### THE PROBLEM
The expected answer is all of the entries, written out exactly.

Recorded data
•••••
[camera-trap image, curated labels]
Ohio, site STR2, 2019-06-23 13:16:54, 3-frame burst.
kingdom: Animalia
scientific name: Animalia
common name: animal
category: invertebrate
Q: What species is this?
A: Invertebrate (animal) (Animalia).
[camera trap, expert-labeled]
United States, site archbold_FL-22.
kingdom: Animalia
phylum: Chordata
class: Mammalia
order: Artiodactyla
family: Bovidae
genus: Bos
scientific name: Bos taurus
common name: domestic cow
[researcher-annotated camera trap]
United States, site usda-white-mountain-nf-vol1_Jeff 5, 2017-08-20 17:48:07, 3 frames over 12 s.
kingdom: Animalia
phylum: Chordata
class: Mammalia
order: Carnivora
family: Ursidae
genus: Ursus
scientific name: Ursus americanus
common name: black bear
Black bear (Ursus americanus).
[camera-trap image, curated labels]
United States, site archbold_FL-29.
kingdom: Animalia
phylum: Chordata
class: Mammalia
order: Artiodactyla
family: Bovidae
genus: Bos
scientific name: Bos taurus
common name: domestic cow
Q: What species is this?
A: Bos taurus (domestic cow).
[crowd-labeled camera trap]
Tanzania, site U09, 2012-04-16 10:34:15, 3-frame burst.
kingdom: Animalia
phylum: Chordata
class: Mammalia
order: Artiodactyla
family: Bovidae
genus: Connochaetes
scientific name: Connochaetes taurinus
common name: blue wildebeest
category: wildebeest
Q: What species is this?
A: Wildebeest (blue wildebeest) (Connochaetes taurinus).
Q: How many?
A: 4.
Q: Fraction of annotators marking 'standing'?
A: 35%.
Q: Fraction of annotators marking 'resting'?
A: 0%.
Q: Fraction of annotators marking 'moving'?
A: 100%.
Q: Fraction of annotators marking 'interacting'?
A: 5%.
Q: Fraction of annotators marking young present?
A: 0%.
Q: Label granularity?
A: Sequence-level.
•••••
### ANSWER BELOW
[camera-trap image, curated labels]
Ohio, site STR2, 2019-06-23 13:16:54, 3-frame burst.
kingdom: Animalia
scientific name: Animalia
common name: animal
category: invertebrate
Q: What species is this?
A: Invertebrate (animal) (Animalia).
[camera trap, expert-labeled]
United States, site archbold_FL-22.
kingdom: Animalia
phylum: Chordata
class: Mammalia
order: Artiodactyla
family: Bovidae
genus: Bos
scientific name: Bos taurus
common name: domestic cow
[researcher-annotated camera trap]
United States, site usda-white-mountain-nf-vol1_Jeff 5, 2017-08-20 17:48:07, 3 frames over 12 s.
kingdom: Animalia
phylum: Chordata
class: Mammalia
order: Carnivora
family: Ursidae
genus: Ursus
scientific name: Ursus americanus
common name: black bear
Black bear (Ursus americanus).
[camera-trap image, curated labels]
United States, site archbold_FL-29.
kingdom: Animalia
phylum: Chordata
class: Mammalia
order: Artiodactyla
family: Bovidae
genus: Bos
scientific name: Bos taurus
common name: domestic cow
Q: What species is this?
A: Bos taurus (domestic cow).
[crowd-labeled camera trap]
Tanzania, site U09, 2012-04-16 10:34:15, 3-frame burst.
kingdom: Animalia
phylum: Chordata
class: Mammalia
order: Artiodactyla
family: Bovidae
genus: Connochaetes
scientific name: Connochaetes taurinus
common name: blue wildebeest
category: wildebeest
Q: What species is this?
A: Wildebeest (blue wildebeest) (Connochaetes taurinus).
Q: How many?
A: 4.
Q: Fraction of annotators marking 'standing'?
A: 35%.
Q: Fraction of annotators marking 'resting'?
A: 0%.
Q: Fraction of annotators marking 'moving'?
A: 100%.
Q: Fraction of annotators marking 'interacting'?
A: 5%.
Q: Fraction of annotators marking young present?
A: 0%.
Q: Label granularity?
A: Sequence-level.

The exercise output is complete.